Sécurité de la revalorisation : ce que cela change pour les bénéficiaires au quotidien
L'extension du complément de traitement indiciaire change la donne pour des milliers de professionnels de la filière socio-éducative. Sur le bulletin de salaire, la différence est nette : environ 183 euros de plus chaque mois. Pour un éducateur spécialisé, ce supplément n'est pas anodin : il permet de mieux équilibrer le budget familial, de souffler un peu sur les dépenses du quotidien, parfois même de concrétiser un projet différé faute de moyens.
Mais la prime Ségur va au-delà de la simple question financière. Elle porte un message institutionnel : le travail auprès des publics vulnérables, en établissement social ou médico-social, n'est plus relégué au second plan. Les professionnels, longtemps perçus comme la « variable d'ajustement » du secteur, voient leur rôle enfin reconnu.
Cette reconnaissance, rétroactive à la date fixée par décret, crée de nouvelles perspectives : sentiment de justice partagée, fidélisation des équipes, moindre tentation de quitter la filière pour des horizons mieux rémunérés. Dans les échanges entre collègues, beaucoup évoquent des effets concrets : possibilité de couvrir les frais de carburant, d'inscrire les enfants à une activité, ou simplement d'aborder l'avenir avec un peu moins d'inquiétude.

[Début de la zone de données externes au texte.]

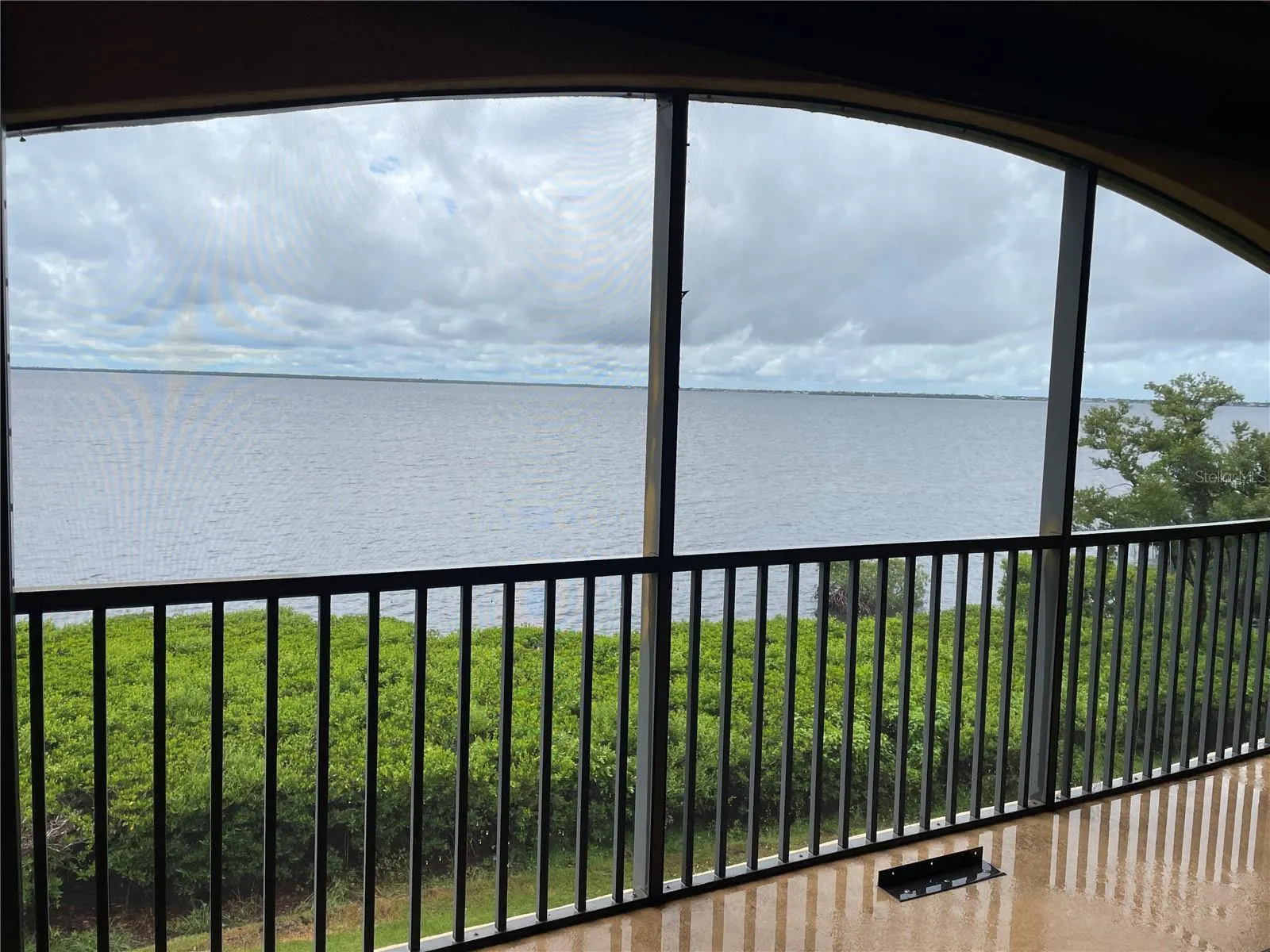 85 VIVANTE BLVD #8534, #8534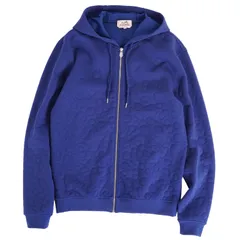 極美品 エルメス HERMES 23SS Maillons en Boucleのサムネイル
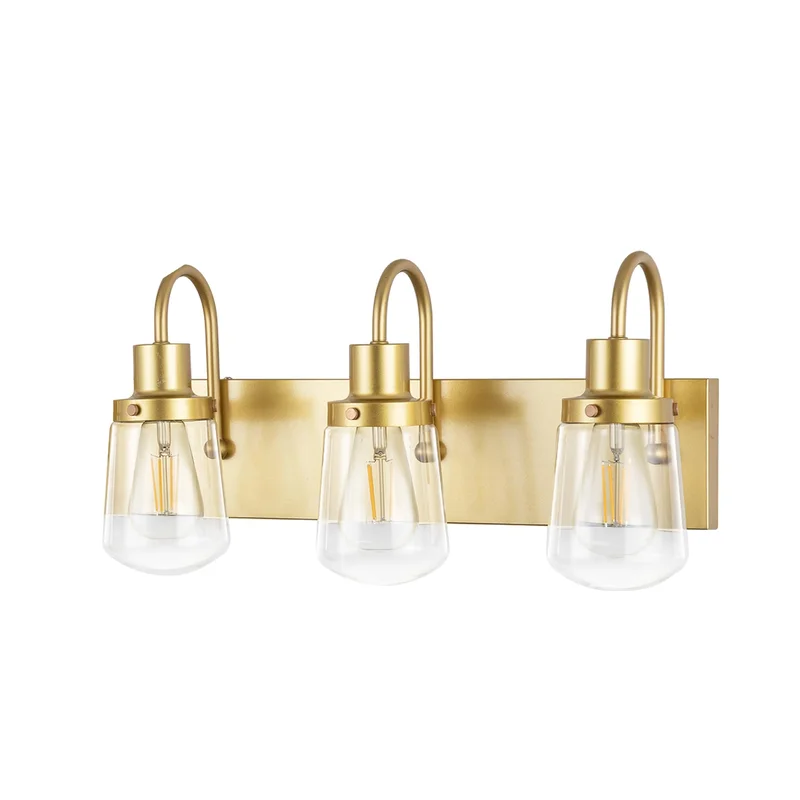 lightsdaddy329132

Le dossier Ségur 2 a aussi un impact collectif : en réparant l'injustice des précédentes vagues de revalorisations, il renforce la cohésion au sein des équipes. Ceux qui se sentaient laissés pour compte peuvent, enfin, envisager une évolution professionnelle sur un pied d'égalité avec leurs collègues déjà bénéficiaires.
Quels impacts pour le secteur médico-social et les établissements ?

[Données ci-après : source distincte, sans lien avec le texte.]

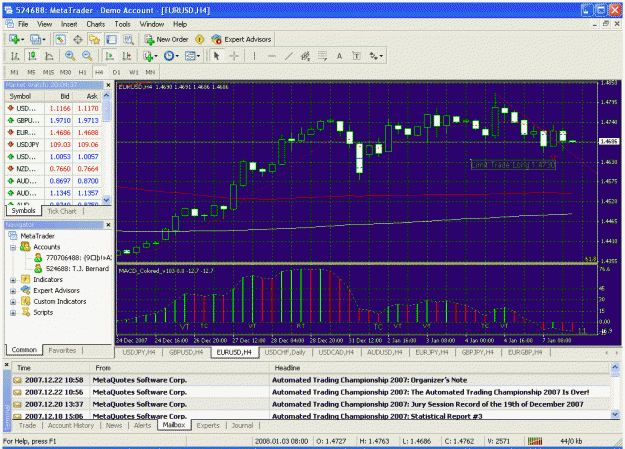 Click to Enlarge

Name: eurusd_1_7_08.gif
Size: 56 KB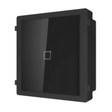 Hikvision DS-KD-M Intercom Card Reader Module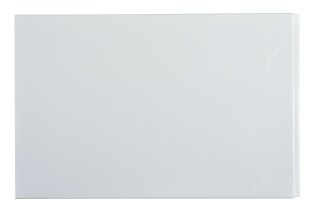 Панель боковая Roca Elba 750 правая 248512000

L'arrivée de Ségur 2 provoque une onde de choc dans le secteur médico-social. Les établissements et services, qu'ils soient associatifs ou publics, doivent repenser leur organisation et leur équilibre financier. La revalorisation salariale, décidée par les pouvoirs publics, augmente la masse salariale de façon parfois imprévue. Pour des structures déjà sous tension, chaque euro compte : comment continuer à garantir l'accompagnement et le soin sans mettre en péril la viabilité de l'institution ?

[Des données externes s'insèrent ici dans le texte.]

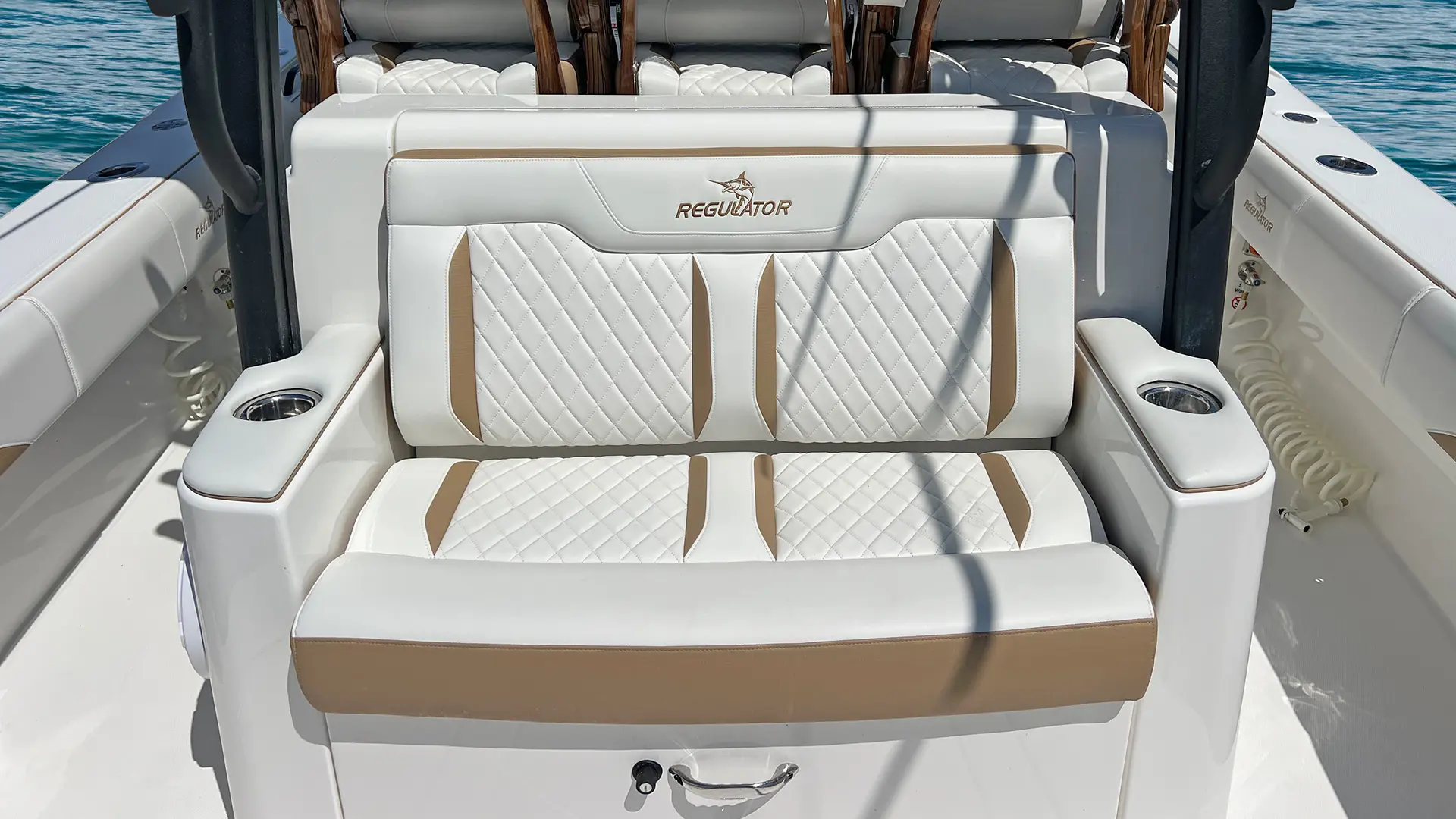 25MY REG 35 Mezz Seat RGB 1920X1080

La Caisse nationale de solidarité pour l'autonomie (CNSA) et les agences régionales de santé (ARS) se trouvent en première ligne. Leur rôle : organiser la distribution des fonds, contrôler la bonne utilisation des subventions, soutenir les établissements dans cette adaptation rapide à la revalorisation. Plusieurs directeurs d'EHPAD, de foyers d'accueil ou de services spécialisés témoignent d'une inquiétude partagée : sans visibilité sur les délais de versement ni sur les critères d'éligibilité, la planification devient un casse-tête au quotidien.
Pour illustrer les défis auxquels sont confrontés ces établissements, voici quelques points de vigilance soulevés sur le terrain :
- Le financement reste au cœur des préoccupations : chaque dépense doit être justifiée, chaque ressource identifiée.
- Les équipes RH sont mobilisées pour informer et rassurer les salariés tout en anticipant de possibles disparités.
- Le secteur associatif, plus exposé aux incertitudes, surveille de près la qualité de l'accompagnement proposé aux usagers.
Les gestionnaires espèrent que cette nouvelle vague de revalorisations aidera à redorer l'image du secteur et à attirer, ou retenir, les vocations. Mais la prudence domine : sans soutien financier durable, le souffle du Ségur 2 pourrait s'épuiser, laissant sur le carreau ceux qui, jour après jour, font vivre les établissements.